If start > end or start > the number of pages in the document, the empty document will be returned. If end > the number of pages in the document, the document will be read up to its end. For example, if 1:3 is given, 1, 2 and 3 document pages will be processed.

is_one_column_document

true, false, auto

auto

This option is used to set the number of columns if the PDF document is without a textual layer in case it’s known beforehand. The following values are available:

  • true – the document is single column;

  • false – the document is multi-column (two columns parsing is supported);

  • auto – automatic detection of the number of columns in the document.

If you are not sure about the number of columns in the documents you need to parse, it is recommended to use auto.

document_orientation

auto, no_change

auto

This option is used to control document orientation analysis for PDF documents without a textual layer. The following values are available:

  • auto – automatic detection of rotated document pages (rotation angle 0, 90, 180, 270 degrees) and rotation of document pages;

  • no_change – parse document pages as they are without rotated pages detection.

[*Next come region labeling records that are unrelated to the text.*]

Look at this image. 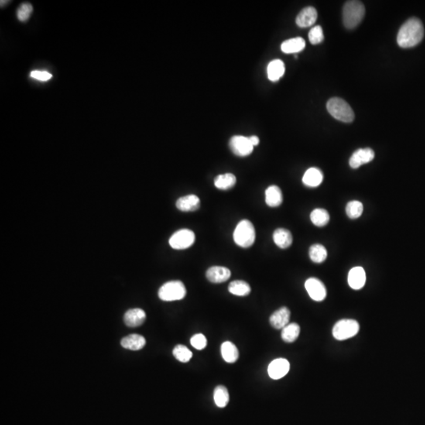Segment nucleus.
Segmentation results:
<instances>
[{
  "label": "nucleus",
  "instance_id": "2eb2a0df",
  "mask_svg": "<svg viewBox=\"0 0 425 425\" xmlns=\"http://www.w3.org/2000/svg\"><path fill=\"white\" fill-rule=\"evenodd\" d=\"M317 19V10L312 7H307L302 10L296 18V24L300 28L312 26Z\"/></svg>",
  "mask_w": 425,
  "mask_h": 425
},
{
  "label": "nucleus",
  "instance_id": "e433bc0d",
  "mask_svg": "<svg viewBox=\"0 0 425 425\" xmlns=\"http://www.w3.org/2000/svg\"><path fill=\"white\" fill-rule=\"evenodd\" d=\"M250 141H251V145L253 146H257L259 144V138L256 135H252V136L249 137Z\"/></svg>",
  "mask_w": 425,
  "mask_h": 425
},
{
  "label": "nucleus",
  "instance_id": "72a5a7b5",
  "mask_svg": "<svg viewBox=\"0 0 425 425\" xmlns=\"http://www.w3.org/2000/svg\"><path fill=\"white\" fill-rule=\"evenodd\" d=\"M324 33L320 25L314 26L310 29L309 32V39L312 44H318L324 40Z\"/></svg>",
  "mask_w": 425,
  "mask_h": 425
},
{
  "label": "nucleus",
  "instance_id": "5701e85b",
  "mask_svg": "<svg viewBox=\"0 0 425 425\" xmlns=\"http://www.w3.org/2000/svg\"><path fill=\"white\" fill-rule=\"evenodd\" d=\"M306 46L304 39L301 37L287 39L281 44V51L284 53L296 54L302 52Z\"/></svg>",
  "mask_w": 425,
  "mask_h": 425
},
{
  "label": "nucleus",
  "instance_id": "6e6552de",
  "mask_svg": "<svg viewBox=\"0 0 425 425\" xmlns=\"http://www.w3.org/2000/svg\"><path fill=\"white\" fill-rule=\"evenodd\" d=\"M230 149L237 156L246 157L251 155L254 150L249 137L234 135L229 142Z\"/></svg>",
  "mask_w": 425,
  "mask_h": 425
},
{
  "label": "nucleus",
  "instance_id": "f3484780",
  "mask_svg": "<svg viewBox=\"0 0 425 425\" xmlns=\"http://www.w3.org/2000/svg\"><path fill=\"white\" fill-rule=\"evenodd\" d=\"M145 320H146V313L145 310L139 308L128 310L124 317L125 324L128 327H139L144 324Z\"/></svg>",
  "mask_w": 425,
  "mask_h": 425
},
{
  "label": "nucleus",
  "instance_id": "9b49d317",
  "mask_svg": "<svg viewBox=\"0 0 425 425\" xmlns=\"http://www.w3.org/2000/svg\"><path fill=\"white\" fill-rule=\"evenodd\" d=\"M290 370V363L285 358H277L273 360L268 367V373L273 380H279L289 373Z\"/></svg>",
  "mask_w": 425,
  "mask_h": 425
},
{
  "label": "nucleus",
  "instance_id": "2f4dec72",
  "mask_svg": "<svg viewBox=\"0 0 425 425\" xmlns=\"http://www.w3.org/2000/svg\"><path fill=\"white\" fill-rule=\"evenodd\" d=\"M173 356L180 362L186 363L193 358V352L183 345L176 346L173 351Z\"/></svg>",
  "mask_w": 425,
  "mask_h": 425
},
{
  "label": "nucleus",
  "instance_id": "0eeeda50",
  "mask_svg": "<svg viewBox=\"0 0 425 425\" xmlns=\"http://www.w3.org/2000/svg\"><path fill=\"white\" fill-rule=\"evenodd\" d=\"M196 235L194 231L190 229H180L172 235L169 241L171 248L175 250H184L190 248L194 244Z\"/></svg>",
  "mask_w": 425,
  "mask_h": 425
},
{
  "label": "nucleus",
  "instance_id": "bb28decb",
  "mask_svg": "<svg viewBox=\"0 0 425 425\" xmlns=\"http://www.w3.org/2000/svg\"><path fill=\"white\" fill-rule=\"evenodd\" d=\"M309 255L312 262L315 263H322L327 257V251L321 244H313L309 250Z\"/></svg>",
  "mask_w": 425,
  "mask_h": 425
},
{
  "label": "nucleus",
  "instance_id": "7c9ffc66",
  "mask_svg": "<svg viewBox=\"0 0 425 425\" xmlns=\"http://www.w3.org/2000/svg\"><path fill=\"white\" fill-rule=\"evenodd\" d=\"M363 204L361 202L354 200L349 202L346 207V214L351 219H357L361 217L363 213Z\"/></svg>",
  "mask_w": 425,
  "mask_h": 425
},
{
  "label": "nucleus",
  "instance_id": "7ed1b4c3",
  "mask_svg": "<svg viewBox=\"0 0 425 425\" xmlns=\"http://www.w3.org/2000/svg\"><path fill=\"white\" fill-rule=\"evenodd\" d=\"M256 237L255 227L249 220H242L235 227L233 240L235 244L243 248H248L254 244Z\"/></svg>",
  "mask_w": 425,
  "mask_h": 425
},
{
  "label": "nucleus",
  "instance_id": "20e7f679",
  "mask_svg": "<svg viewBox=\"0 0 425 425\" xmlns=\"http://www.w3.org/2000/svg\"><path fill=\"white\" fill-rule=\"evenodd\" d=\"M327 110L333 118L343 122H352L354 119V113L351 106L345 100L340 98L330 99L327 103Z\"/></svg>",
  "mask_w": 425,
  "mask_h": 425
},
{
  "label": "nucleus",
  "instance_id": "a878e982",
  "mask_svg": "<svg viewBox=\"0 0 425 425\" xmlns=\"http://www.w3.org/2000/svg\"><path fill=\"white\" fill-rule=\"evenodd\" d=\"M228 292L237 296H247L251 293L250 285L244 280H234L228 285Z\"/></svg>",
  "mask_w": 425,
  "mask_h": 425
},
{
  "label": "nucleus",
  "instance_id": "ddd939ff",
  "mask_svg": "<svg viewBox=\"0 0 425 425\" xmlns=\"http://www.w3.org/2000/svg\"><path fill=\"white\" fill-rule=\"evenodd\" d=\"M206 276L211 283H224L231 276V271L226 267L212 266L207 269Z\"/></svg>",
  "mask_w": 425,
  "mask_h": 425
},
{
  "label": "nucleus",
  "instance_id": "c85d7f7f",
  "mask_svg": "<svg viewBox=\"0 0 425 425\" xmlns=\"http://www.w3.org/2000/svg\"><path fill=\"white\" fill-rule=\"evenodd\" d=\"M310 220L314 225L323 227L329 222L330 216L328 212L324 209H315L310 214Z\"/></svg>",
  "mask_w": 425,
  "mask_h": 425
},
{
  "label": "nucleus",
  "instance_id": "412c9836",
  "mask_svg": "<svg viewBox=\"0 0 425 425\" xmlns=\"http://www.w3.org/2000/svg\"><path fill=\"white\" fill-rule=\"evenodd\" d=\"M121 344L124 348L131 351H139L145 347L146 340L140 335L132 334L123 338Z\"/></svg>",
  "mask_w": 425,
  "mask_h": 425
},
{
  "label": "nucleus",
  "instance_id": "cd10ccee",
  "mask_svg": "<svg viewBox=\"0 0 425 425\" xmlns=\"http://www.w3.org/2000/svg\"><path fill=\"white\" fill-rule=\"evenodd\" d=\"M300 333V327L296 323L288 324L282 329L281 337L286 343H293L297 340Z\"/></svg>",
  "mask_w": 425,
  "mask_h": 425
},
{
  "label": "nucleus",
  "instance_id": "1a4fd4ad",
  "mask_svg": "<svg viewBox=\"0 0 425 425\" xmlns=\"http://www.w3.org/2000/svg\"><path fill=\"white\" fill-rule=\"evenodd\" d=\"M305 288L310 297L316 302H321L327 296L325 286L317 278H309L305 283Z\"/></svg>",
  "mask_w": 425,
  "mask_h": 425
},
{
  "label": "nucleus",
  "instance_id": "4c0bfd02",
  "mask_svg": "<svg viewBox=\"0 0 425 425\" xmlns=\"http://www.w3.org/2000/svg\"><path fill=\"white\" fill-rule=\"evenodd\" d=\"M0 3H1V7H3V6L5 5L7 3H9V1H3L2 0V1Z\"/></svg>",
  "mask_w": 425,
  "mask_h": 425
},
{
  "label": "nucleus",
  "instance_id": "393cba45",
  "mask_svg": "<svg viewBox=\"0 0 425 425\" xmlns=\"http://www.w3.org/2000/svg\"><path fill=\"white\" fill-rule=\"evenodd\" d=\"M221 355L223 359L228 363H234L238 360L239 351L235 344L231 342H224L221 345Z\"/></svg>",
  "mask_w": 425,
  "mask_h": 425
},
{
  "label": "nucleus",
  "instance_id": "f03ea898",
  "mask_svg": "<svg viewBox=\"0 0 425 425\" xmlns=\"http://www.w3.org/2000/svg\"><path fill=\"white\" fill-rule=\"evenodd\" d=\"M365 6L361 1H347L343 9V22L347 29H352L358 26L365 16Z\"/></svg>",
  "mask_w": 425,
  "mask_h": 425
},
{
  "label": "nucleus",
  "instance_id": "aec40b11",
  "mask_svg": "<svg viewBox=\"0 0 425 425\" xmlns=\"http://www.w3.org/2000/svg\"><path fill=\"white\" fill-rule=\"evenodd\" d=\"M323 173L317 168L312 167L307 169L303 175V183L310 187H316L323 181Z\"/></svg>",
  "mask_w": 425,
  "mask_h": 425
},
{
  "label": "nucleus",
  "instance_id": "c756f323",
  "mask_svg": "<svg viewBox=\"0 0 425 425\" xmlns=\"http://www.w3.org/2000/svg\"><path fill=\"white\" fill-rule=\"evenodd\" d=\"M214 399L216 405L218 407H225L229 402V394H228V389L222 385L217 386L214 389Z\"/></svg>",
  "mask_w": 425,
  "mask_h": 425
},
{
  "label": "nucleus",
  "instance_id": "a211bd4d",
  "mask_svg": "<svg viewBox=\"0 0 425 425\" xmlns=\"http://www.w3.org/2000/svg\"><path fill=\"white\" fill-rule=\"evenodd\" d=\"M272 238L275 244L281 249L289 248L293 241L292 233L289 230L285 228H277L275 230Z\"/></svg>",
  "mask_w": 425,
  "mask_h": 425
},
{
  "label": "nucleus",
  "instance_id": "4be33fe9",
  "mask_svg": "<svg viewBox=\"0 0 425 425\" xmlns=\"http://www.w3.org/2000/svg\"><path fill=\"white\" fill-rule=\"evenodd\" d=\"M285 72V63L279 59H275L269 63L267 68V73L269 80L272 82L278 81L283 77Z\"/></svg>",
  "mask_w": 425,
  "mask_h": 425
},
{
  "label": "nucleus",
  "instance_id": "6ab92c4d",
  "mask_svg": "<svg viewBox=\"0 0 425 425\" xmlns=\"http://www.w3.org/2000/svg\"><path fill=\"white\" fill-rule=\"evenodd\" d=\"M265 203L270 207H277L283 203V194L276 185L269 186L265 190Z\"/></svg>",
  "mask_w": 425,
  "mask_h": 425
},
{
  "label": "nucleus",
  "instance_id": "f8f14e48",
  "mask_svg": "<svg viewBox=\"0 0 425 425\" xmlns=\"http://www.w3.org/2000/svg\"><path fill=\"white\" fill-rule=\"evenodd\" d=\"M366 282V274L362 267H354L348 274V284L351 289L360 290L365 286Z\"/></svg>",
  "mask_w": 425,
  "mask_h": 425
},
{
  "label": "nucleus",
  "instance_id": "f257e3e1",
  "mask_svg": "<svg viewBox=\"0 0 425 425\" xmlns=\"http://www.w3.org/2000/svg\"><path fill=\"white\" fill-rule=\"evenodd\" d=\"M424 35L423 24L420 20L412 18L406 21L399 29L397 42L402 49L416 46L423 39Z\"/></svg>",
  "mask_w": 425,
  "mask_h": 425
},
{
  "label": "nucleus",
  "instance_id": "dca6fc26",
  "mask_svg": "<svg viewBox=\"0 0 425 425\" xmlns=\"http://www.w3.org/2000/svg\"><path fill=\"white\" fill-rule=\"evenodd\" d=\"M176 208L180 211H196L200 207V198L196 195H188L178 199L176 203Z\"/></svg>",
  "mask_w": 425,
  "mask_h": 425
},
{
  "label": "nucleus",
  "instance_id": "473e14b6",
  "mask_svg": "<svg viewBox=\"0 0 425 425\" xmlns=\"http://www.w3.org/2000/svg\"><path fill=\"white\" fill-rule=\"evenodd\" d=\"M32 11H33V8L32 4L29 3H24L18 8L17 11V18L20 22H27L30 18Z\"/></svg>",
  "mask_w": 425,
  "mask_h": 425
},
{
  "label": "nucleus",
  "instance_id": "9d476101",
  "mask_svg": "<svg viewBox=\"0 0 425 425\" xmlns=\"http://www.w3.org/2000/svg\"><path fill=\"white\" fill-rule=\"evenodd\" d=\"M374 158L375 153L371 148H361L353 153L349 160V164L353 169H358L362 165L372 162Z\"/></svg>",
  "mask_w": 425,
  "mask_h": 425
},
{
  "label": "nucleus",
  "instance_id": "39448f33",
  "mask_svg": "<svg viewBox=\"0 0 425 425\" xmlns=\"http://www.w3.org/2000/svg\"><path fill=\"white\" fill-rule=\"evenodd\" d=\"M187 290L181 281H169L164 284L159 291V297L165 302L181 300L186 296Z\"/></svg>",
  "mask_w": 425,
  "mask_h": 425
},
{
  "label": "nucleus",
  "instance_id": "b1692460",
  "mask_svg": "<svg viewBox=\"0 0 425 425\" xmlns=\"http://www.w3.org/2000/svg\"><path fill=\"white\" fill-rule=\"evenodd\" d=\"M237 183V177L232 173L218 175L214 179V185L220 190H228L232 188Z\"/></svg>",
  "mask_w": 425,
  "mask_h": 425
},
{
  "label": "nucleus",
  "instance_id": "f704fd0d",
  "mask_svg": "<svg viewBox=\"0 0 425 425\" xmlns=\"http://www.w3.org/2000/svg\"><path fill=\"white\" fill-rule=\"evenodd\" d=\"M191 344L195 348L201 351V350H203L205 347H207V338L203 334H200V333L196 334L191 339Z\"/></svg>",
  "mask_w": 425,
  "mask_h": 425
},
{
  "label": "nucleus",
  "instance_id": "c9c22d12",
  "mask_svg": "<svg viewBox=\"0 0 425 425\" xmlns=\"http://www.w3.org/2000/svg\"><path fill=\"white\" fill-rule=\"evenodd\" d=\"M30 77L35 80H40V81H48L52 78V75L49 72L39 71V70H34L30 73Z\"/></svg>",
  "mask_w": 425,
  "mask_h": 425
},
{
  "label": "nucleus",
  "instance_id": "4468645a",
  "mask_svg": "<svg viewBox=\"0 0 425 425\" xmlns=\"http://www.w3.org/2000/svg\"><path fill=\"white\" fill-rule=\"evenodd\" d=\"M290 317V310L287 307H281L271 315L269 322L274 328L283 329L289 324Z\"/></svg>",
  "mask_w": 425,
  "mask_h": 425
},
{
  "label": "nucleus",
  "instance_id": "423d86ee",
  "mask_svg": "<svg viewBox=\"0 0 425 425\" xmlns=\"http://www.w3.org/2000/svg\"><path fill=\"white\" fill-rule=\"evenodd\" d=\"M359 329V324L357 320L344 319L335 324L333 329V337L337 340H348L358 334Z\"/></svg>",
  "mask_w": 425,
  "mask_h": 425
}]
</instances>
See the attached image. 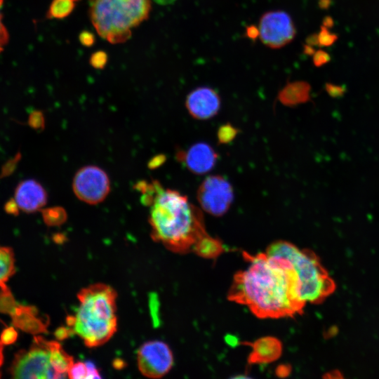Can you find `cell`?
I'll use <instances>...</instances> for the list:
<instances>
[{
    "label": "cell",
    "instance_id": "cell-1",
    "mask_svg": "<svg viewBox=\"0 0 379 379\" xmlns=\"http://www.w3.org/2000/svg\"><path fill=\"white\" fill-rule=\"evenodd\" d=\"M247 265L235 274L228 299L247 306L259 318L300 314L305 305L293 264L286 258L244 253Z\"/></svg>",
    "mask_w": 379,
    "mask_h": 379
},
{
    "label": "cell",
    "instance_id": "cell-2",
    "mask_svg": "<svg viewBox=\"0 0 379 379\" xmlns=\"http://www.w3.org/2000/svg\"><path fill=\"white\" fill-rule=\"evenodd\" d=\"M141 201L149 207L151 237L167 249L185 253L206 234L202 212L185 195L159 182H139Z\"/></svg>",
    "mask_w": 379,
    "mask_h": 379
},
{
    "label": "cell",
    "instance_id": "cell-3",
    "mask_svg": "<svg viewBox=\"0 0 379 379\" xmlns=\"http://www.w3.org/2000/svg\"><path fill=\"white\" fill-rule=\"evenodd\" d=\"M79 306L67 325L88 347L105 344L117 328V293L105 284H95L77 293Z\"/></svg>",
    "mask_w": 379,
    "mask_h": 379
},
{
    "label": "cell",
    "instance_id": "cell-4",
    "mask_svg": "<svg viewBox=\"0 0 379 379\" xmlns=\"http://www.w3.org/2000/svg\"><path fill=\"white\" fill-rule=\"evenodd\" d=\"M90 20L100 37L117 44L149 15L151 0H88Z\"/></svg>",
    "mask_w": 379,
    "mask_h": 379
},
{
    "label": "cell",
    "instance_id": "cell-5",
    "mask_svg": "<svg viewBox=\"0 0 379 379\" xmlns=\"http://www.w3.org/2000/svg\"><path fill=\"white\" fill-rule=\"evenodd\" d=\"M266 253L286 258L293 264L299 279L301 298L305 303H319L335 291L334 281L312 251L279 240L271 244Z\"/></svg>",
    "mask_w": 379,
    "mask_h": 379
},
{
    "label": "cell",
    "instance_id": "cell-6",
    "mask_svg": "<svg viewBox=\"0 0 379 379\" xmlns=\"http://www.w3.org/2000/svg\"><path fill=\"white\" fill-rule=\"evenodd\" d=\"M54 340L34 337L29 349L18 352L10 368L14 378H53L52 349Z\"/></svg>",
    "mask_w": 379,
    "mask_h": 379
},
{
    "label": "cell",
    "instance_id": "cell-7",
    "mask_svg": "<svg viewBox=\"0 0 379 379\" xmlns=\"http://www.w3.org/2000/svg\"><path fill=\"white\" fill-rule=\"evenodd\" d=\"M259 38L262 43L272 49L281 48L295 38L296 29L291 15L277 10L263 13L258 24Z\"/></svg>",
    "mask_w": 379,
    "mask_h": 379
},
{
    "label": "cell",
    "instance_id": "cell-8",
    "mask_svg": "<svg viewBox=\"0 0 379 379\" xmlns=\"http://www.w3.org/2000/svg\"><path fill=\"white\" fill-rule=\"evenodd\" d=\"M72 189L81 201L88 204H97L108 195L110 182L107 174L100 167L86 166L76 173Z\"/></svg>",
    "mask_w": 379,
    "mask_h": 379
},
{
    "label": "cell",
    "instance_id": "cell-9",
    "mask_svg": "<svg viewBox=\"0 0 379 379\" xmlns=\"http://www.w3.org/2000/svg\"><path fill=\"white\" fill-rule=\"evenodd\" d=\"M197 195L201 207L214 216L224 215L234 199L232 185L220 175H211L205 178L199 185Z\"/></svg>",
    "mask_w": 379,
    "mask_h": 379
},
{
    "label": "cell",
    "instance_id": "cell-10",
    "mask_svg": "<svg viewBox=\"0 0 379 379\" xmlns=\"http://www.w3.org/2000/svg\"><path fill=\"white\" fill-rule=\"evenodd\" d=\"M140 372L145 377L159 378L165 375L173 364L169 346L163 341L151 340L143 343L137 352Z\"/></svg>",
    "mask_w": 379,
    "mask_h": 379
},
{
    "label": "cell",
    "instance_id": "cell-11",
    "mask_svg": "<svg viewBox=\"0 0 379 379\" xmlns=\"http://www.w3.org/2000/svg\"><path fill=\"white\" fill-rule=\"evenodd\" d=\"M220 98L213 88L197 87L187 96L185 105L194 119L204 120L216 115L220 108Z\"/></svg>",
    "mask_w": 379,
    "mask_h": 379
},
{
    "label": "cell",
    "instance_id": "cell-12",
    "mask_svg": "<svg viewBox=\"0 0 379 379\" xmlns=\"http://www.w3.org/2000/svg\"><path fill=\"white\" fill-rule=\"evenodd\" d=\"M18 208L27 213L39 211L47 202V193L43 186L33 179L20 182L15 191Z\"/></svg>",
    "mask_w": 379,
    "mask_h": 379
},
{
    "label": "cell",
    "instance_id": "cell-13",
    "mask_svg": "<svg viewBox=\"0 0 379 379\" xmlns=\"http://www.w3.org/2000/svg\"><path fill=\"white\" fill-rule=\"evenodd\" d=\"M180 155L188 170L199 175L212 170L218 159V154L213 148L204 142L193 145Z\"/></svg>",
    "mask_w": 379,
    "mask_h": 379
},
{
    "label": "cell",
    "instance_id": "cell-14",
    "mask_svg": "<svg viewBox=\"0 0 379 379\" xmlns=\"http://www.w3.org/2000/svg\"><path fill=\"white\" fill-rule=\"evenodd\" d=\"M252 352L248 358L251 364H266L277 360L282 352L281 342L274 337H264L252 345Z\"/></svg>",
    "mask_w": 379,
    "mask_h": 379
},
{
    "label": "cell",
    "instance_id": "cell-15",
    "mask_svg": "<svg viewBox=\"0 0 379 379\" xmlns=\"http://www.w3.org/2000/svg\"><path fill=\"white\" fill-rule=\"evenodd\" d=\"M310 85L303 81L288 83L279 93L280 100L286 104L296 105L310 100Z\"/></svg>",
    "mask_w": 379,
    "mask_h": 379
},
{
    "label": "cell",
    "instance_id": "cell-16",
    "mask_svg": "<svg viewBox=\"0 0 379 379\" xmlns=\"http://www.w3.org/2000/svg\"><path fill=\"white\" fill-rule=\"evenodd\" d=\"M197 254L206 258H214L223 251L221 242L208 234L200 238L192 249Z\"/></svg>",
    "mask_w": 379,
    "mask_h": 379
},
{
    "label": "cell",
    "instance_id": "cell-17",
    "mask_svg": "<svg viewBox=\"0 0 379 379\" xmlns=\"http://www.w3.org/2000/svg\"><path fill=\"white\" fill-rule=\"evenodd\" d=\"M80 0H53L46 13L48 19L61 20L69 16Z\"/></svg>",
    "mask_w": 379,
    "mask_h": 379
},
{
    "label": "cell",
    "instance_id": "cell-18",
    "mask_svg": "<svg viewBox=\"0 0 379 379\" xmlns=\"http://www.w3.org/2000/svg\"><path fill=\"white\" fill-rule=\"evenodd\" d=\"M15 271L14 256L11 249L0 246V287L6 288L5 283Z\"/></svg>",
    "mask_w": 379,
    "mask_h": 379
},
{
    "label": "cell",
    "instance_id": "cell-19",
    "mask_svg": "<svg viewBox=\"0 0 379 379\" xmlns=\"http://www.w3.org/2000/svg\"><path fill=\"white\" fill-rule=\"evenodd\" d=\"M42 214L46 222L50 225L60 224L64 222L66 218L65 211L59 207L44 210Z\"/></svg>",
    "mask_w": 379,
    "mask_h": 379
},
{
    "label": "cell",
    "instance_id": "cell-20",
    "mask_svg": "<svg viewBox=\"0 0 379 379\" xmlns=\"http://www.w3.org/2000/svg\"><path fill=\"white\" fill-rule=\"evenodd\" d=\"M68 378L72 379L89 378V370L86 361L74 362L68 371Z\"/></svg>",
    "mask_w": 379,
    "mask_h": 379
},
{
    "label": "cell",
    "instance_id": "cell-21",
    "mask_svg": "<svg viewBox=\"0 0 379 379\" xmlns=\"http://www.w3.org/2000/svg\"><path fill=\"white\" fill-rule=\"evenodd\" d=\"M318 39L319 47H328L338 39V35L330 32L328 28L321 25L318 33Z\"/></svg>",
    "mask_w": 379,
    "mask_h": 379
},
{
    "label": "cell",
    "instance_id": "cell-22",
    "mask_svg": "<svg viewBox=\"0 0 379 379\" xmlns=\"http://www.w3.org/2000/svg\"><path fill=\"white\" fill-rule=\"evenodd\" d=\"M108 56L105 51H98L91 54L89 58L90 65L96 69H102L107 65Z\"/></svg>",
    "mask_w": 379,
    "mask_h": 379
},
{
    "label": "cell",
    "instance_id": "cell-23",
    "mask_svg": "<svg viewBox=\"0 0 379 379\" xmlns=\"http://www.w3.org/2000/svg\"><path fill=\"white\" fill-rule=\"evenodd\" d=\"M325 90L328 95L333 98L343 97L347 91L345 85H337L330 82L326 83Z\"/></svg>",
    "mask_w": 379,
    "mask_h": 379
},
{
    "label": "cell",
    "instance_id": "cell-24",
    "mask_svg": "<svg viewBox=\"0 0 379 379\" xmlns=\"http://www.w3.org/2000/svg\"><path fill=\"white\" fill-rule=\"evenodd\" d=\"M330 55L322 49H319L315 51L312 55V62L315 67H320L328 63L331 61Z\"/></svg>",
    "mask_w": 379,
    "mask_h": 379
},
{
    "label": "cell",
    "instance_id": "cell-25",
    "mask_svg": "<svg viewBox=\"0 0 379 379\" xmlns=\"http://www.w3.org/2000/svg\"><path fill=\"white\" fill-rule=\"evenodd\" d=\"M4 4V0H0V53H1L8 42L9 34L6 27L3 23V15L1 12V7Z\"/></svg>",
    "mask_w": 379,
    "mask_h": 379
},
{
    "label": "cell",
    "instance_id": "cell-26",
    "mask_svg": "<svg viewBox=\"0 0 379 379\" xmlns=\"http://www.w3.org/2000/svg\"><path fill=\"white\" fill-rule=\"evenodd\" d=\"M79 40L84 46L91 47L95 44V37L91 32L83 30L79 35Z\"/></svg>",
    "mask_w": 379,
    "mask_h": 379
},
{
    "label": "cell",
    "instance_id": "cell-27",
    "mask_svg": "<svg viewBox=\"0 0 379 379\" xmlns=\"http://www.w3.org/2000/svg\"><path fill=\"white\" fill-rule=\"evenodd\" d=\"M235 134L236 131L231 126H223L219 131V139L221 142H228Z\"/></svg>",
    "mask_w": 379,
    "mask_h": 379
},
{
    "label": "cell",
    "instance_id": "cell-28",
    "mask_svg": "<svg viewBox=\"0 0 379 379\" xmlns=\"http://www.w3.org/2000/svg\"><path fill=\"white\" fill-rule=\"evenodd\" d=\"M16 338V331L13 328L10 327L3 331L1 341L3 344H11L15 340Z\"/></svg>",
    "mask_w": 379,
    "mask_h": 379
},
{
    "label": "cell",
    "instance_id": "cell-29",
    "mask_svg": "<svg viewBox=\"0 0 379 379\" xmlns=\"http://www.w3.org/2000/svg\"><path fill=\"white\" fill-rule=\"evenodd\" d=\"M260 32L258 27L254 25H248L246 27L245 36L252 41H255L259 37Z\"/></svg>",
    "mask_w": 379,
    "mask_h": 379
},
{
    "label": "cell",
    "instance_id": "cell-30",
    "mask_svg": "<svg viewBox=\"0 0 379 379\" xmlns=\"http://www.w3.org/2000/svg\"><path fill=\"white\" fill-rule=\"evenodd\" d=\"M5 209L8 213L13 215L18 214V206L15 201V199H11L8 201L5 206Z\"/></svg>",
    "mask_w": 379,
    "mask_h": 379
},
{
    "label": "cell",
    "instance_id": "cell-31",
    "mask_svg": "<svg viewBox=\"0 0 379 379\" xmlns=\"http://www.w3.org/2000/svg\"><path fill=\"white\" fill-rule=\"evenodd\" d=\"M306 44L312 46H319L318 33H313L305 39Z\"/></svg>",
    "mask_w": 379,
    "mask_h": 379
},
{
    "label": "cell",
    "instance_id": "cell-32",
    "mask_svg": "<svg viewBox=\"0 0 379 379\" xmlns=\"http://www.w3.org/2000/svg\"><path fill=\"white\" fill-rule=\"evenodd\" d=\"M322 23V25L325 26L327 28H331L334 25L333 19L328 15L324 18Z\"/></svg>",
    "mask_w": 379,
    "mask_h": 379
},
{
    "label": "cell",
    "instance_id": "cell-33",
    "mask_svg": "<svg viewBox=\"0 0 379 379\" xmlns=\"http://www.w3.org/2000/svg\"><path fill=\"white\" fill-rule=\"evenodd\" d=\"M332 4V0H319L318 6L321 9H328Z\"/></svg>",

If you are sure that the documents you need to parse consist of vertical (not rotated) pages, you can use no_change.

need_header_footer_analysis

true, false

false

This option is used to remove headers and footers of PDF documents from the output result. If need_header_footer_analysis=false, header and footer lines will present in the output as well as all other document lines.

need_binarization

true, false

false

This option is used to clean background (binarize) for pages of PDF documents without a textual layer. If the document’s background is heterogeneous, this option may help to improve the result of document text recognition. By default need_binarization=false because its usage may decrease the quality of the document page (and the recognised text on it).

Other formats handling

delimiter

any string

None

A column separator for files in CSV and TSV format. By default “,” (comma) is used for CSV and “\t” (tabulation) for TSV.

encoding

any string

None

The encoding of documents of textual formats like TXT, CSV, TSV. Look here to get the list of possible values for the encoding parameter. By default the encoding of the document is detected automatically.

handle_invisible_table

true, false

false

Handle tables without visible borders as tables for HTML documents. By default tables without visible borders are parsed as usual textual lines.